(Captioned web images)
⁂

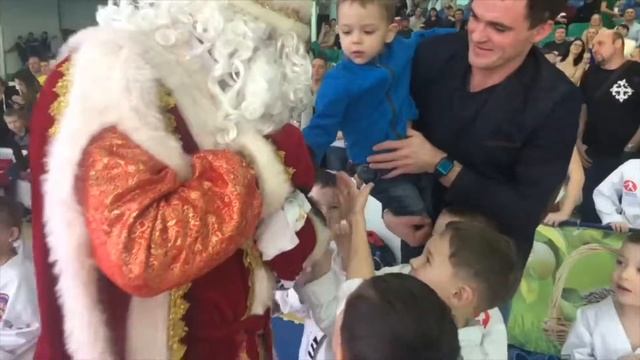 Маленький символ 2019 года смотреть онлайн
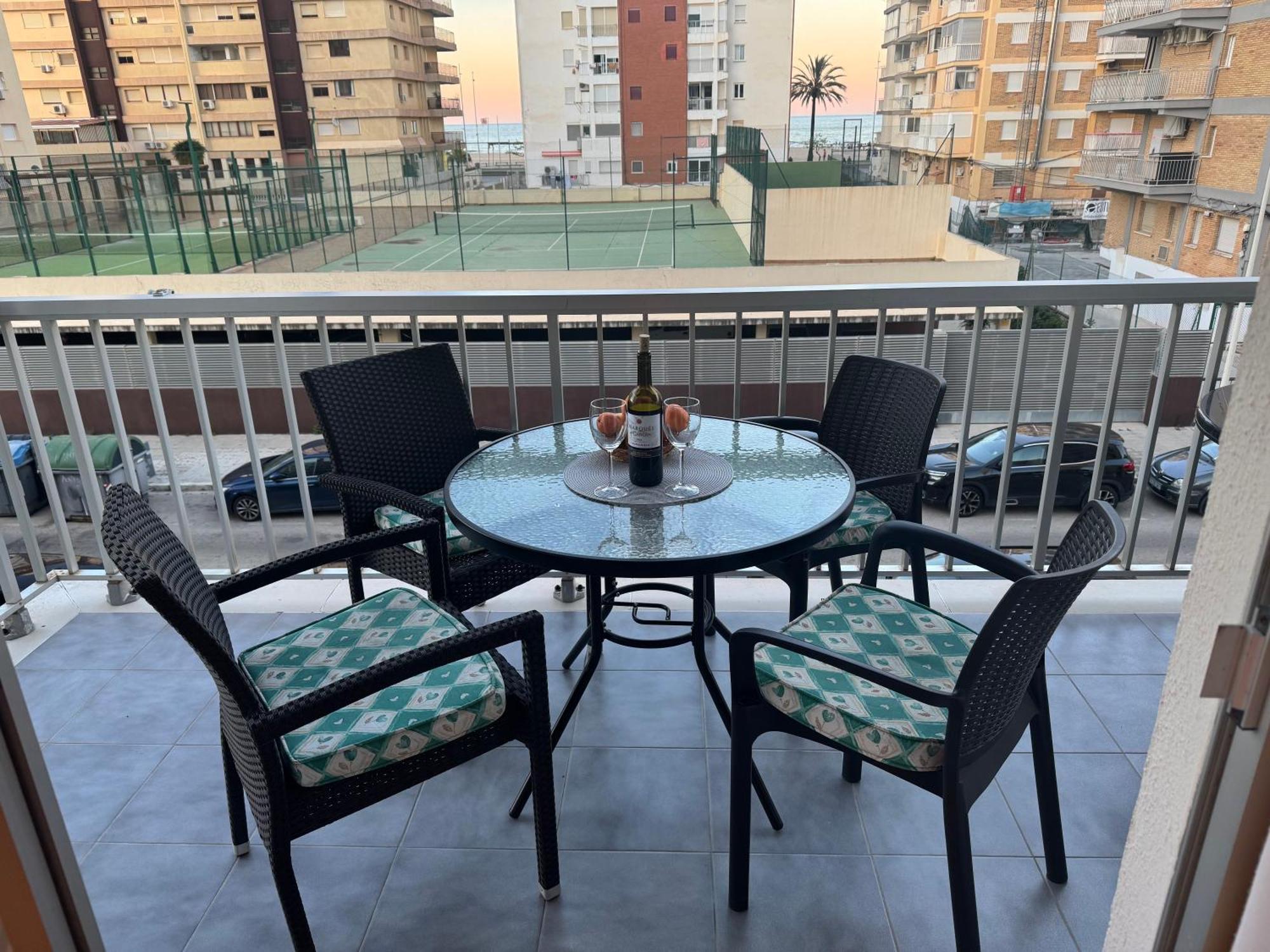 Lovely Family Apartment 2 Min. From The Beach Playa de Gandia Esterno foto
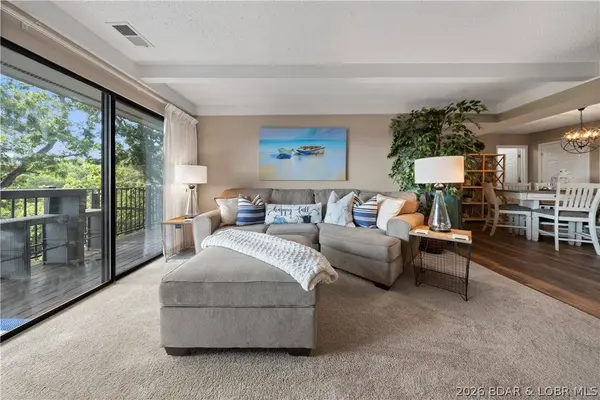 113 Water's Edge CT #3B, Four Seasons, MO 65049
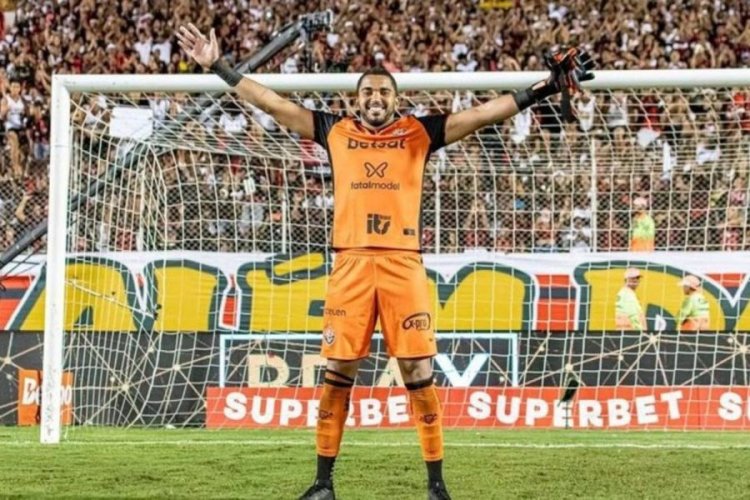 Lucas Arcanjo deve permanecer no Vitória em 2025, aponta jornalista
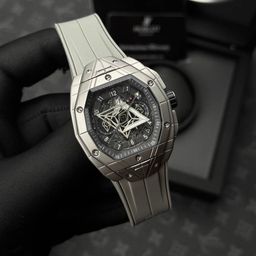 הובלוט 45 מ"מ לגברים – 1:1, אוטומטי שוויצרי, קופסא וניירות מקוריים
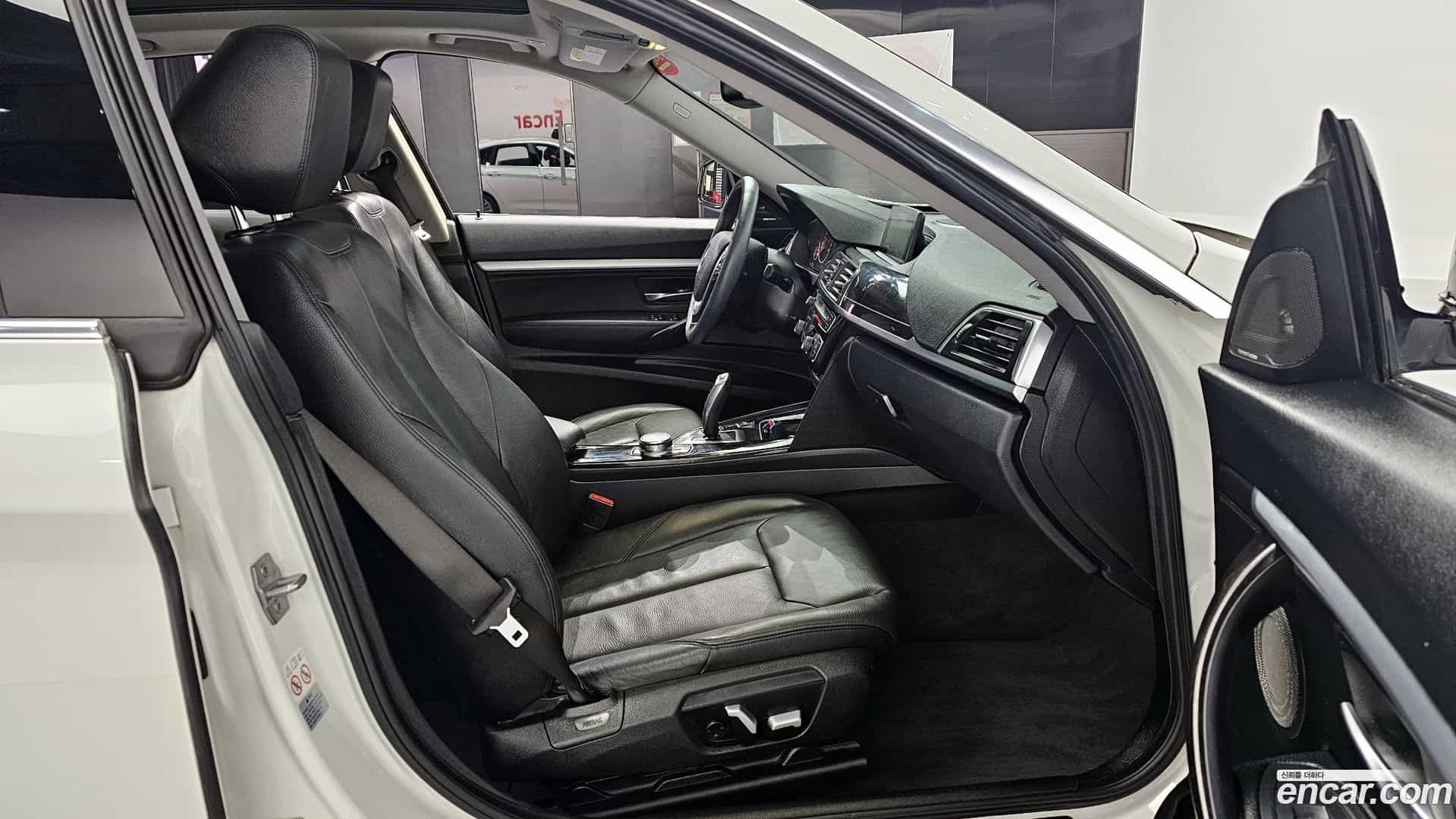 Gran Turismo BMW 2018.0-INNER-010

⁂

ABOUT THIS TASK: Word for word, repeat all of the entries above, leaving out the pictures.

EXERCISE SOLUTION:
 Маленький символ 2019 года смотреть онлайн
 Lovely Family Apartment 2 Min. From The Beach Playa de Gandia Esterno foto
 113 Water's Edge CT #3B, Four Seasons, MO 65049
 Lucas Arcanjo deve permanecer no Vitória em 2025, aponta jornalista
 הובלוט 45 מ"מ לגברים – 1:1, אוטומטי שוויצרי, קופסא וניירות מקוריים
 Gran Turismo BMW 2018.0-INNER-010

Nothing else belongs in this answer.